I’ve built a 3 line adapter + ReScript binding in the past to horribly-named-but-wonderfully-pretty debug module. While pretty and helpful to debug manual integration tests locally, that wouldn’t fly for qa and production. I reckon I can use pino again with a simple adapter, just was curious if y’all could recommend one, ReScript or JavaScript. I’m currently using Jzon, so I’m ok with writing encoders using it to ensure the log that is turned into JSON is actually legit.

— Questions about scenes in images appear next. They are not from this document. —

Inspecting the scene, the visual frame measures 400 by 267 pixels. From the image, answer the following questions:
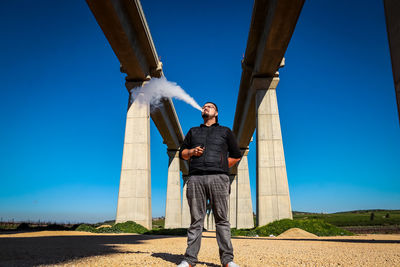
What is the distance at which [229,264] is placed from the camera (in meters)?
3.26

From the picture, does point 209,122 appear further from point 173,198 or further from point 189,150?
point 173,198

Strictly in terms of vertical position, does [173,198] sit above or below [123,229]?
above

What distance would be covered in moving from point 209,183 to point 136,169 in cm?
1221

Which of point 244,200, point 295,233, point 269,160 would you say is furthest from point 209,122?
point 244,200

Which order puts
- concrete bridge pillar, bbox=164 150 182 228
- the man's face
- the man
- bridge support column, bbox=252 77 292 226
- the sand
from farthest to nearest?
concrete bridge pillar, bbox=164 150 182 228
bridge support column, bbox=252 77 292 226
the sand
the man's face
the man

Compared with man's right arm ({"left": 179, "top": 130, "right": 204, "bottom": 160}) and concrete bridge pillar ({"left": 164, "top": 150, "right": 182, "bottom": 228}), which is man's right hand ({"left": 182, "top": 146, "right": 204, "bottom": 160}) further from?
concrete bridge pillar ({"left": 164, "top": 150, "right": 182, "bottom": 228})

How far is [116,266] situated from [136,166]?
39.1ft

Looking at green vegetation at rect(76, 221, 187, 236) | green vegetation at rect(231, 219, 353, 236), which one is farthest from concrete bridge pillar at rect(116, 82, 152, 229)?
green vegetation at rect(231, 219, 353, 236)

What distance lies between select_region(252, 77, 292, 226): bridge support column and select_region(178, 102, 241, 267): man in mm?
11395

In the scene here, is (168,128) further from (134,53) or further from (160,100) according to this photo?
(134,53)

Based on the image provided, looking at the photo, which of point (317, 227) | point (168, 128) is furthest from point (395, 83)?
point (168, 128)

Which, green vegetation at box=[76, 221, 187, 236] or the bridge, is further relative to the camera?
the bridge

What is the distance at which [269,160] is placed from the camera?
1494 centimetres

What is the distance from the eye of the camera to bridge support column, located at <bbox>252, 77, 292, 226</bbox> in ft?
46.6
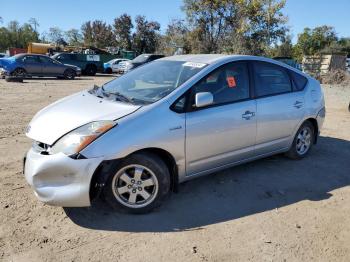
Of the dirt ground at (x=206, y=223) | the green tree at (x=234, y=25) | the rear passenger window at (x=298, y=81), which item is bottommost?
the dirt ground at (x=206, y=223)

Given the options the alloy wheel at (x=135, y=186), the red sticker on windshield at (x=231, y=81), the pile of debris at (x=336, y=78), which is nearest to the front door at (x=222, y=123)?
the red sticker on windshield at (x=231, y=81)

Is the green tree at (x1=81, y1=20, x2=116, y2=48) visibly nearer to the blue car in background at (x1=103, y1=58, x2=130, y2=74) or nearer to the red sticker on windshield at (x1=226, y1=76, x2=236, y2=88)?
the blue car in background at (x1=103, y1=58, x2=130, y2=74)

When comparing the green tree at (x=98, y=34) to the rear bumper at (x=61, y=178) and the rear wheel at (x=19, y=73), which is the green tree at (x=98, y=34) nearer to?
the rear wheel at (x=19, y=73)

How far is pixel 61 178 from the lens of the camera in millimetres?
3547

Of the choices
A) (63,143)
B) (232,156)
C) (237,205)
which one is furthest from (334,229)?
(63,143)

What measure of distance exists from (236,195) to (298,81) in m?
2.26

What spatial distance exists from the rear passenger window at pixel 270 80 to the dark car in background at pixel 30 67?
18.0 metres

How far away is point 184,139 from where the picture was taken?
405 cm

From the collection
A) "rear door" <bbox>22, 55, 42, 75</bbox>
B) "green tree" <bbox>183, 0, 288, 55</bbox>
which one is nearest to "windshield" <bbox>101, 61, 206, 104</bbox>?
"rear door" <bbox>22, 55, 42, 75</bbox>

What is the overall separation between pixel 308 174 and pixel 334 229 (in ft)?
5.29

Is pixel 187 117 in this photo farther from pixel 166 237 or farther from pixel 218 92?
pixel 166 237

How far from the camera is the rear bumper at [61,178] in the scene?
349 centimetres

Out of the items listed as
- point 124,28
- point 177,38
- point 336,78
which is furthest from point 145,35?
point 336,78

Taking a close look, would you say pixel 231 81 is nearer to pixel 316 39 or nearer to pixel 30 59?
pixel 30 59
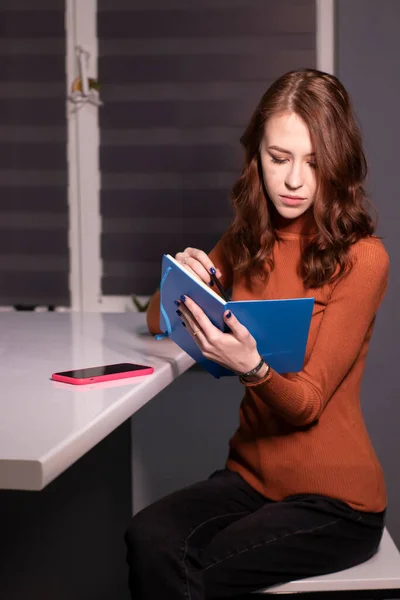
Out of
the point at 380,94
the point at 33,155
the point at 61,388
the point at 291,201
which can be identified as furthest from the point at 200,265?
the point at 33,155

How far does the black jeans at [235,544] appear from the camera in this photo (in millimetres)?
1282

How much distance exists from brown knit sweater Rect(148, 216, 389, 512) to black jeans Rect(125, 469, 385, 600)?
0.04 meters

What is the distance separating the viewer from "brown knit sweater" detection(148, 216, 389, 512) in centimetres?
140

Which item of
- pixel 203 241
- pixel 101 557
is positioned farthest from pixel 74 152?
pixel 101 557

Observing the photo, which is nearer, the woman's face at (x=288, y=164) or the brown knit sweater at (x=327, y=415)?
the brown knit sweater at (x=327, y=415)

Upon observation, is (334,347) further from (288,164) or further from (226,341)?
(288,164)

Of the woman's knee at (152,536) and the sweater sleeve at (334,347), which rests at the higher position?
the sweater sleeve at (334,347)

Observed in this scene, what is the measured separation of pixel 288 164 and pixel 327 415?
47 cm

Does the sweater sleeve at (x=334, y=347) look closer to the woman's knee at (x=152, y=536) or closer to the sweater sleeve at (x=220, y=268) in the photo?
the woman's knee at (x=152, y=536)

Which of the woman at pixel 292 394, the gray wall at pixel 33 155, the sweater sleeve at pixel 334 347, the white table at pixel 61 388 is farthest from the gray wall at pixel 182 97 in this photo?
the sweater sleeve at pixel 334 347

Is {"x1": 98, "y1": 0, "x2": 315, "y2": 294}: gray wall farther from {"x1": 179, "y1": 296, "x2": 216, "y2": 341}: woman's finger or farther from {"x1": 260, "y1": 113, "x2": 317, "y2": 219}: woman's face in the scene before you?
{"x1": 179, "y1": 296, "x2": 216, "y2": 341}: woman's finger

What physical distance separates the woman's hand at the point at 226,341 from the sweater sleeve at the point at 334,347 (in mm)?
49

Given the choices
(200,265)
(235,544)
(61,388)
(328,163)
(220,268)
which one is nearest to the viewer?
(61,388)

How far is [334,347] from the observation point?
4.62 ft
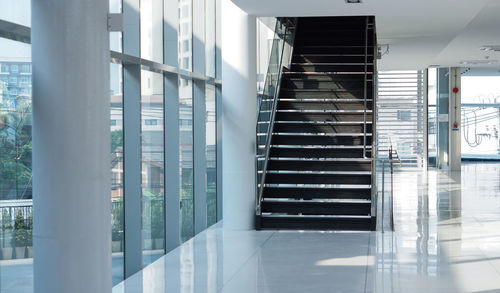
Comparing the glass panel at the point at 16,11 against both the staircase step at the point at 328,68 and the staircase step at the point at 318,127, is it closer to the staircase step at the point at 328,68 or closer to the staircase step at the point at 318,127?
the staircase step at the point at 318,127

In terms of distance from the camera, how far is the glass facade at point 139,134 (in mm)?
5984

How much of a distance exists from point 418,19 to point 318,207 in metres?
3.74

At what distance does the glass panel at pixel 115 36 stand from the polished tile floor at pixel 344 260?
2516mm

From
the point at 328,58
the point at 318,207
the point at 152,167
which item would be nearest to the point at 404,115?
the point at 328,58

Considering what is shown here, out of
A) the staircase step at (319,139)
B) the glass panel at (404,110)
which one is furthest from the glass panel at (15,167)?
the glass panel at (404,110)

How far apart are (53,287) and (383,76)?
75.6 feet

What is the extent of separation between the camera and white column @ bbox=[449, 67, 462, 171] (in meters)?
25.8

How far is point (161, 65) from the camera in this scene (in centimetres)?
921

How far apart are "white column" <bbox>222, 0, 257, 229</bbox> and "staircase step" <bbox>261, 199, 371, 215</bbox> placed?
524 millimetres

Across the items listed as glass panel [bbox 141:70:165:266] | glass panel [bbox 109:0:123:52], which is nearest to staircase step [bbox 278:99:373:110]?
glass panel [bbox 141:70:165:266]

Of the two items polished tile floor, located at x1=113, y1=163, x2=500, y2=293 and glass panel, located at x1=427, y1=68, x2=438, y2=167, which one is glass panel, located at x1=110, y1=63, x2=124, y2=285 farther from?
glass panel, located at x1=427, y1=68, x2=438, y2=167

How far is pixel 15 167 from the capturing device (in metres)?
6.07

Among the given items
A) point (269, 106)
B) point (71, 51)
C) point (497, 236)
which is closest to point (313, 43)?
point (269, 106)

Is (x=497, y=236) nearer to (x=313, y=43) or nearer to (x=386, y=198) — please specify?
(x=386, y=198)
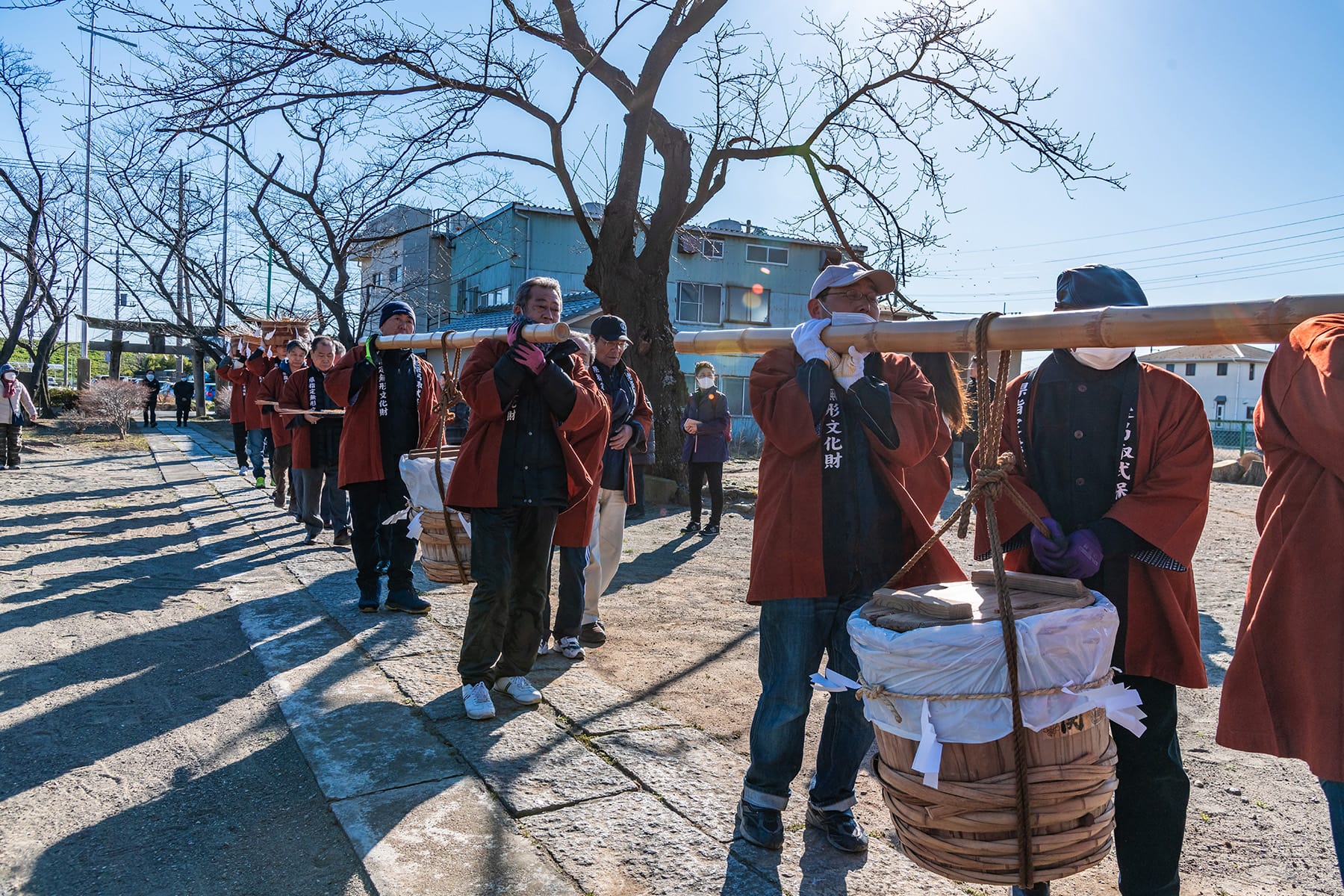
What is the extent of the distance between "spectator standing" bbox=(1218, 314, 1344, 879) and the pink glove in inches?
108

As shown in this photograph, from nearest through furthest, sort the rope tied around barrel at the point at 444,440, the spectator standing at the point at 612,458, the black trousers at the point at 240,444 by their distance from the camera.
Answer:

Tapping in New Promise Lib

On the tail of above, I use Promises all over the place since I’m a Railway Programming Aficionado. I’m using the new ReScript Promise lib and I’m curious how to make a tap function; is that even possible in ReScript? Probably not “because types”, but I’m a n00b so maybe? :crossed_fingers:t3:

Here’s what I’d do in JS:

const tap = label => (...args) => {
	console.log(label, args)
        // pino.log(label, safeArgs(args))
	return Promise.resolve.apply(Promise, args)
}

Then using it in practice:

const verifyToken = (fetch, verifyJWSFunc, event) =>
  getHeaderMaybe(event)
  .then( tap("headers extracted from event, getting auth header...") )
  .then( getAuthHeaderMaybe )
  .then( tap("auth header obtained, parsing...") )
  .then( parseAuthHeader )
  .then( tap("header parsed, verifying...") )

‘Tap’ seems pretty easy:

let tap = (label, arg) => {
  Js.log2(label, arg)
  Promise.resolve(arg)
}

Should work like:

promise
->then(tap("..."))
->then(...)

Since tap("label") should return a function that takes only a single argument.

1 Like

Rad, I just tested your code with mine and it works, appreciate it!

1 Like

For the logger, I just wrapped LambdaLogger with a horrible API of my own.